== Dataset records ==
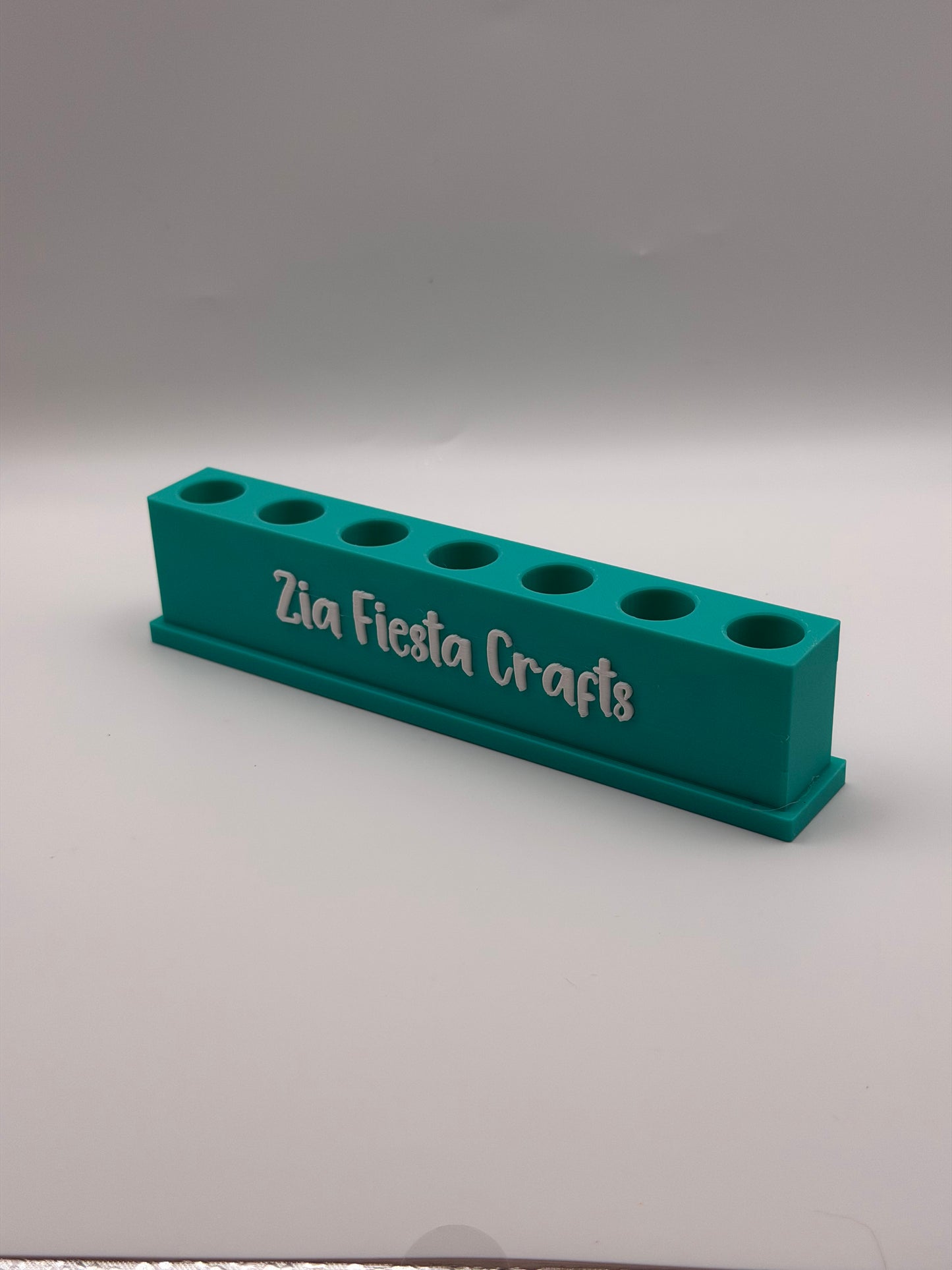 Pen Display Stand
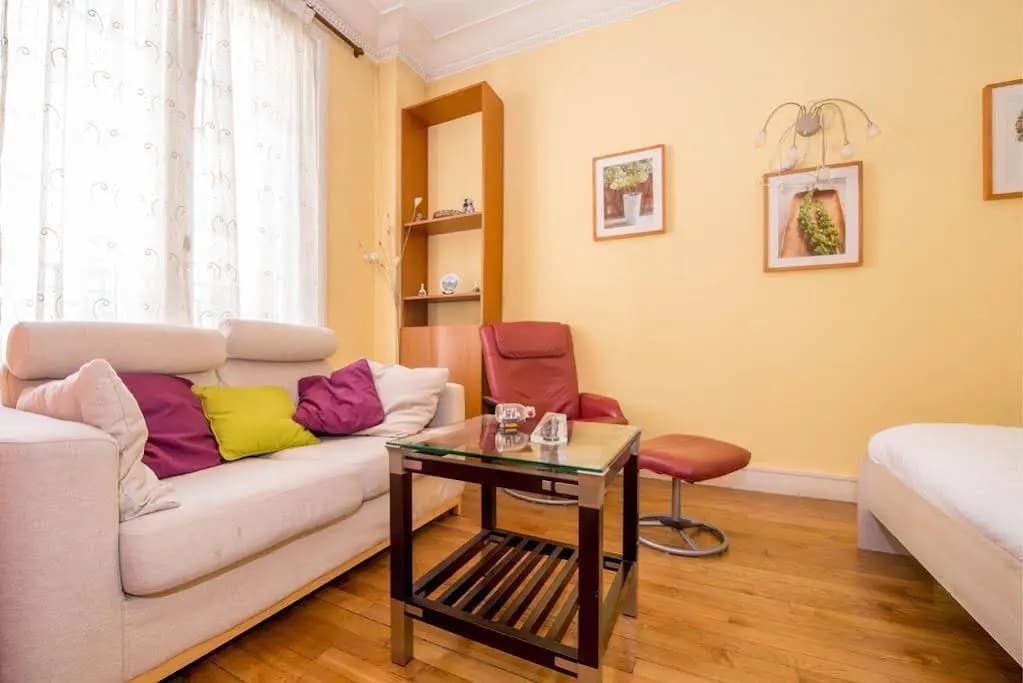 Apart Inn Paris - Balzac - photo 5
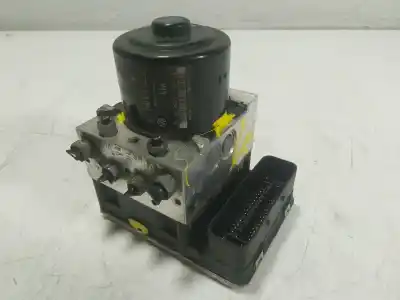 Автозапчасти б/у абс за porsche cayenne (92a) 3.0 diesel ссылки oem iam 95835595500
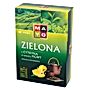 Mayo Zielona z cytryną o smaku pigwy Herbata ekspresowa 120 g (80 torebek)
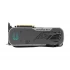 Zotac Gaming GeForce RTX 4070 AMP AIRO Graphics Card in BD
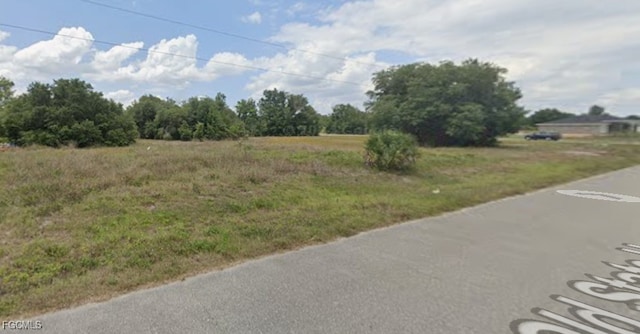2906 Old State Road 64 W, Avon Park, FL 33825 - photo 5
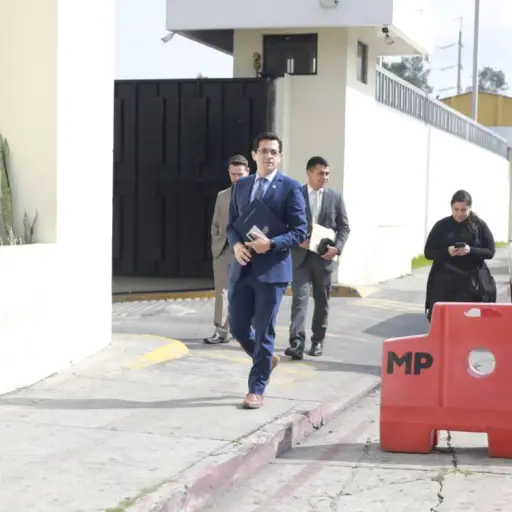 Foto: Diario de Centroamérica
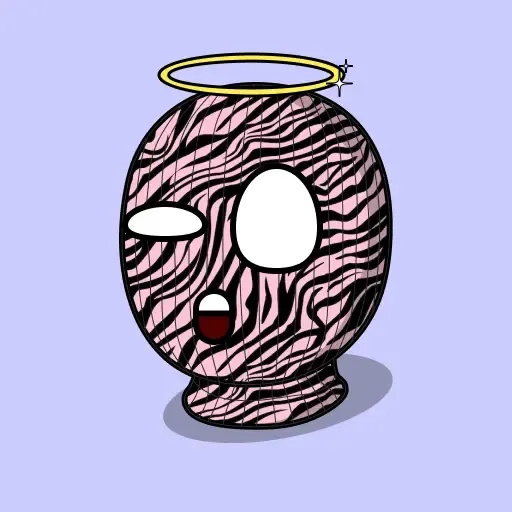 Base Emoji #1291
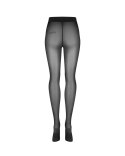 Patrise Classy rajstopy S/M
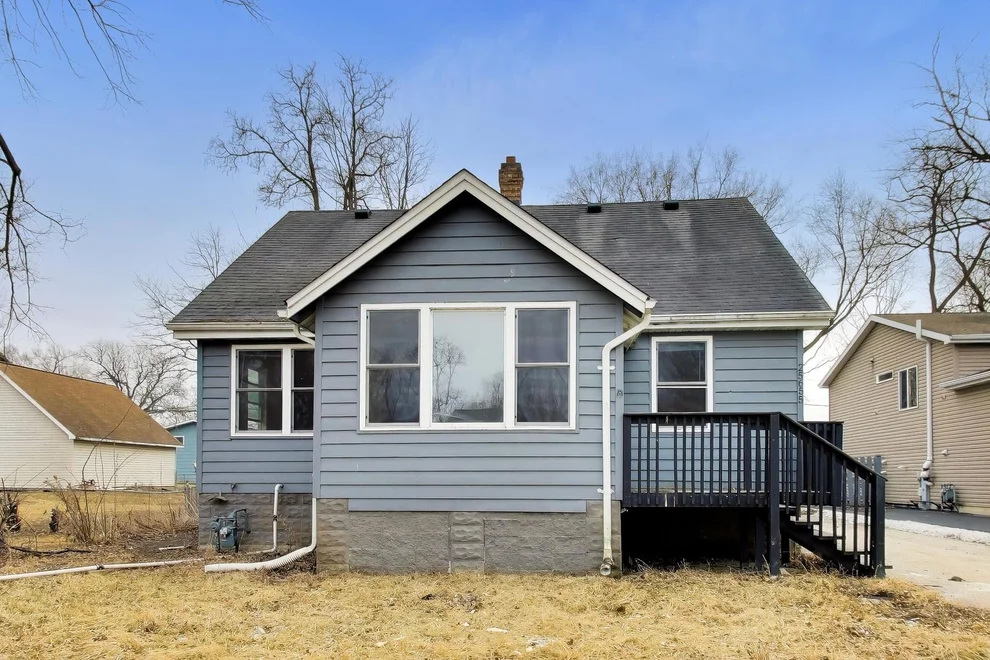 Unit for sale at 25655 W Arcade Drive, Lake Villa, IL 60046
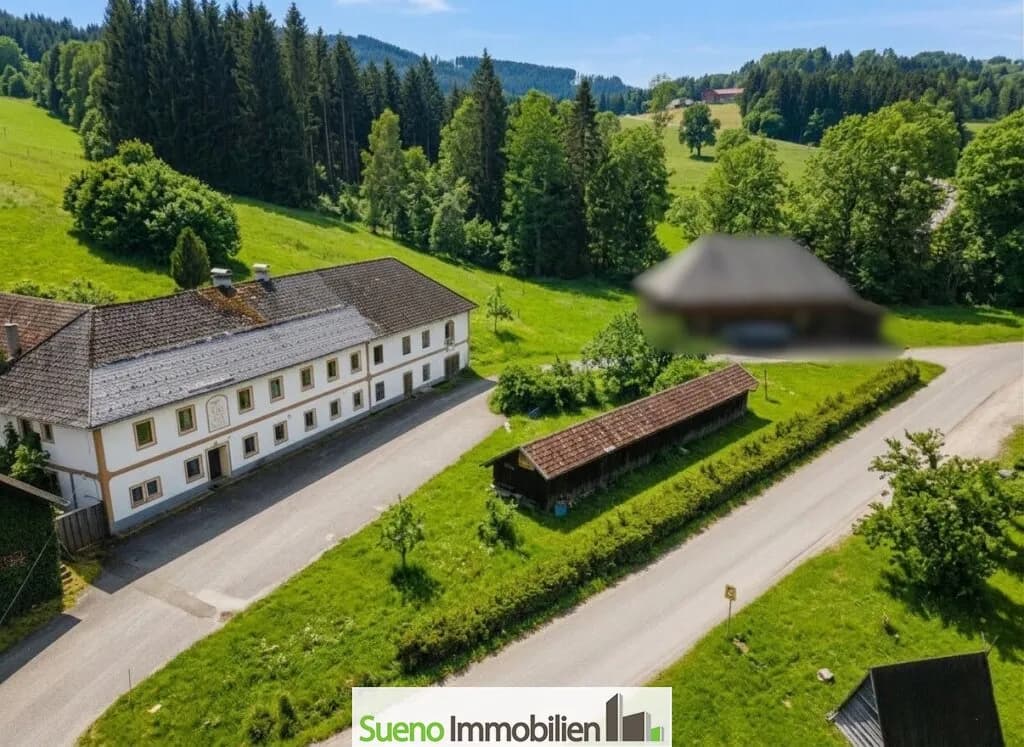 Grundstück kaufen in Gmunden – 11 258 m², € 651.765 – Bild 11 von 12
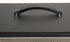 Gator Cases | Vintage Amp Vibe Rack Case – 2U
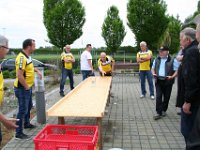 Erdinger vs Kaltenberger 2017 16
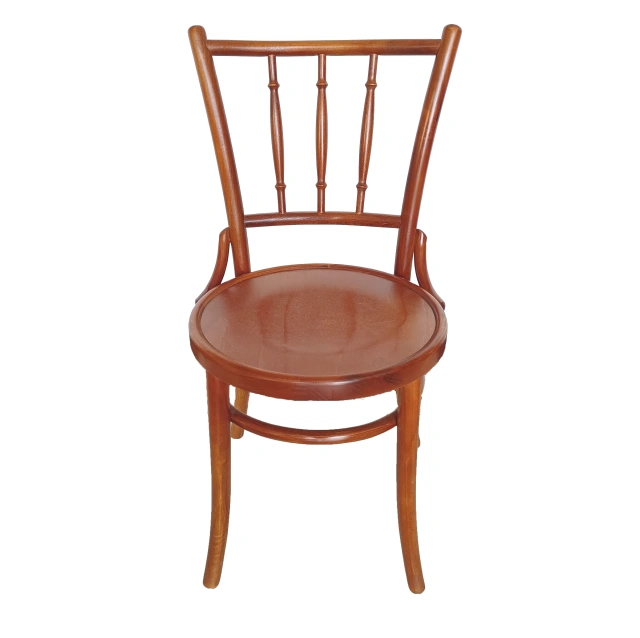 Vintage Rattan Woven Sonette Dining Chair American Restaurant Cafe Bakery Table Chair Medieval Solid Wood Chair,Vintage Rattan Woven Sonette Dining Chair American Restaurant Cafe Bakery Table Chair Medieval Solid Wood Chair,DAILY UP FURNITURE-The professional supplier of School Furniture, Office Furniture, Home Furnirure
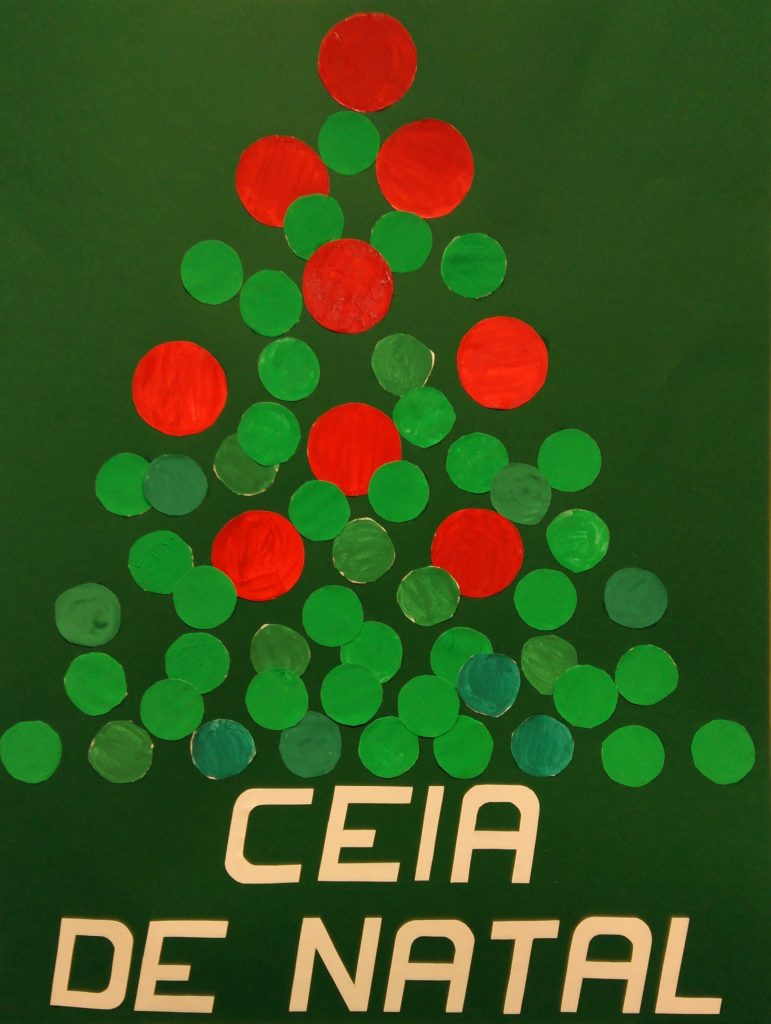 ceia-estp-2017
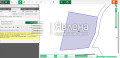 Продава ПАРЦЕЛ, област София, с. Огоя • 17832 € / 34876.36 лв. • 13888226 3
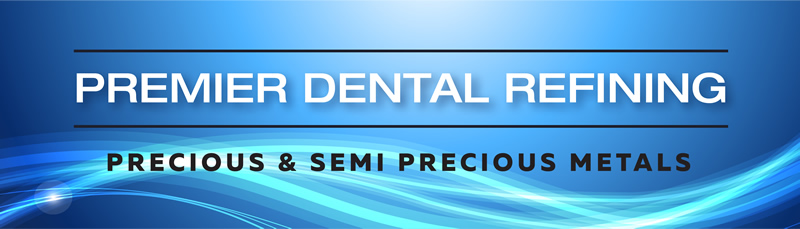 Premier Dental Refining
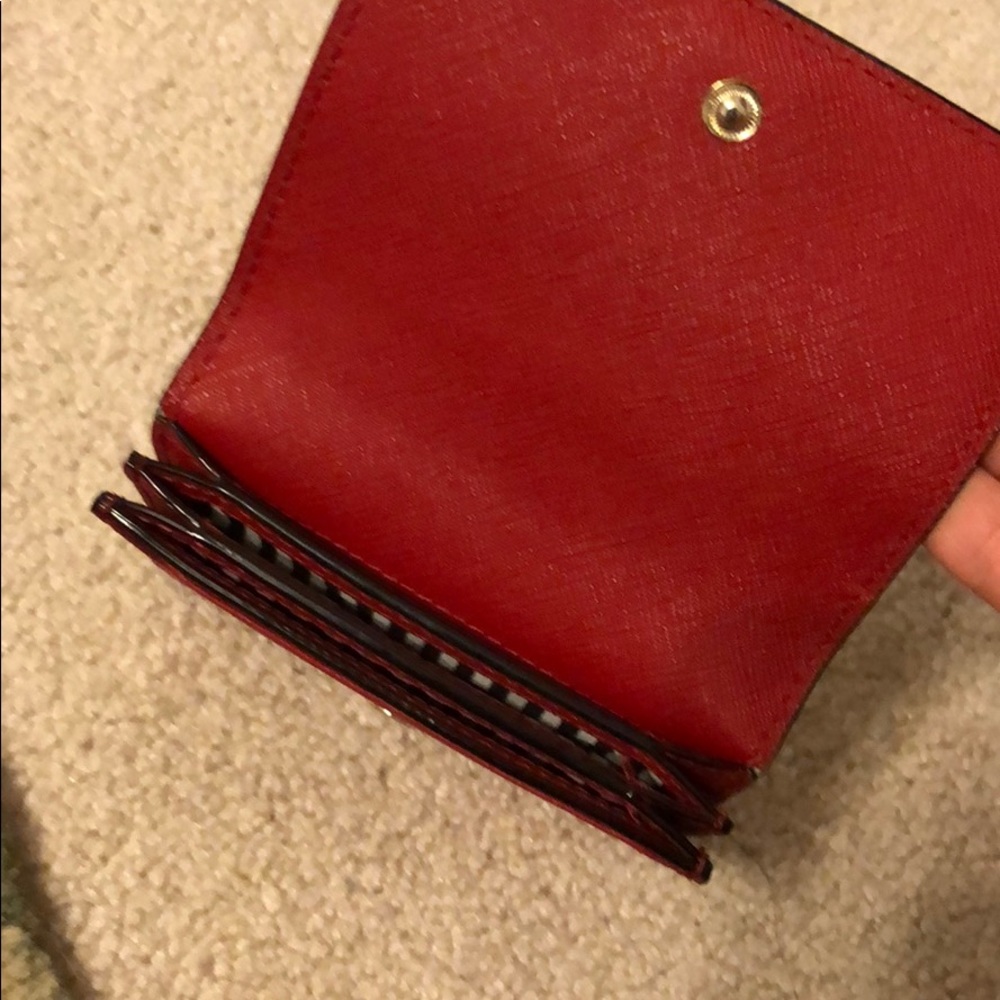 Small Wallet - image 5
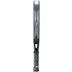 Bullpadel Xplo Comfort 26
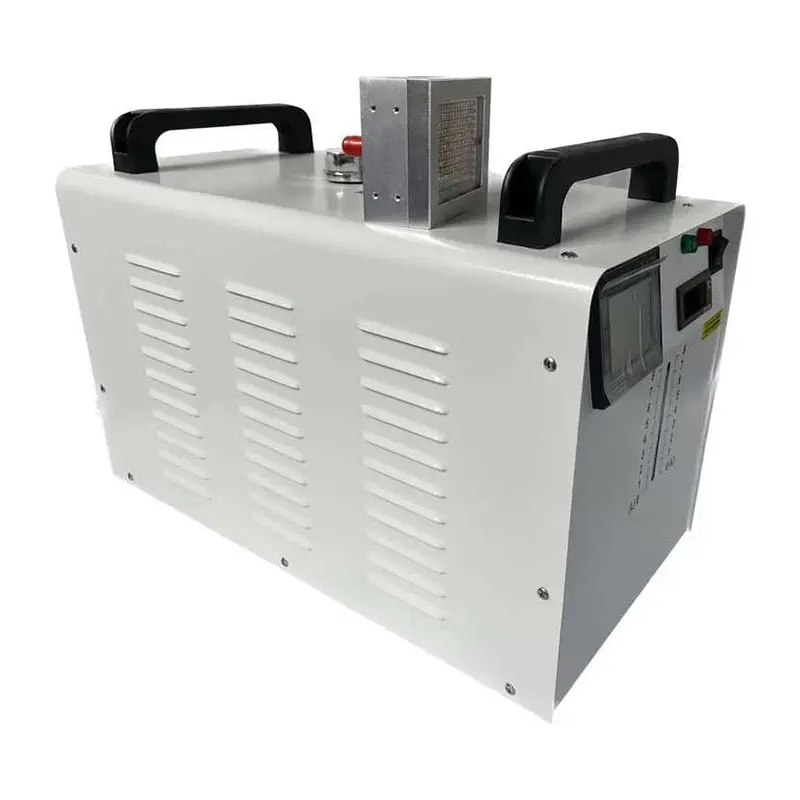 OEM 8060 Water cooled area light source 395nm wavelength Suppliers, Manufacturers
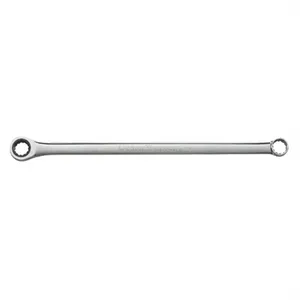 Gear Wrench DOUBLE BOX WREN 1278896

== Problem statement ==
Please copy the preceding records exactly and omit the images.

== Answer below ==
 Pen Display Stand
 Apart Inn Paris - Balzac - photo 5
 Автозапчасти б/у абс за porsche cayenne (92a) 3.0 diesel ссылки oem iam 95835595500
 Mayo Zielona z cytryną o smaku pigwy Herbata ekspresowa 120 g (80 torebek)
 Zotac Gaming GeForce RTX 4070 AMP AIRO Graphics Card in BD
2906 Old State Road 64 W, Avon Park, FL 33825 - photo 5
 Foto: Diario de Centroamérica
 Base Emoji #1291
 Patrise Classy rajstopy S/M
 Unit for sale at 25655 W Arcade Drive, Lake Villa, IL 60046
 Grundstück kaufen in Gmunden – 11 258 m², € 651.765 – Bild 11 von 12
 Gator Cases | Vintage Amp Vibe Rack Case – 2U
 Erdinger vs Kaltenberger 2017 16
 Vintage Rattan Woven Sonette Dining Chair American Restaurant Cafe Bakery Table Chair Medieval Solid Wood Chair,Vintage Rattan Woven Sonette Dining Chair American Restaurant Cafe Bakery Table Chair Medieval Solid Wood Chair,DAILY UP FURNITURE-The professional supplier of School Furniture, Office Furniture, Home Furnirure
 ceia-estp-2017
 Продава ПАРЦЕЛ, област София, с. Огоя • 17832 € / 34876.36 лв. • 13888226 3
 Premier Dental Refining
 Small Wallet - image 5
 Bullpadel Xplo Comfort 26
 OEM 8060 Water cooled area light source 395nm wavelength Suppliers, Manufacturers
 Gear Wrench DOUBLE BOX WREN 1278896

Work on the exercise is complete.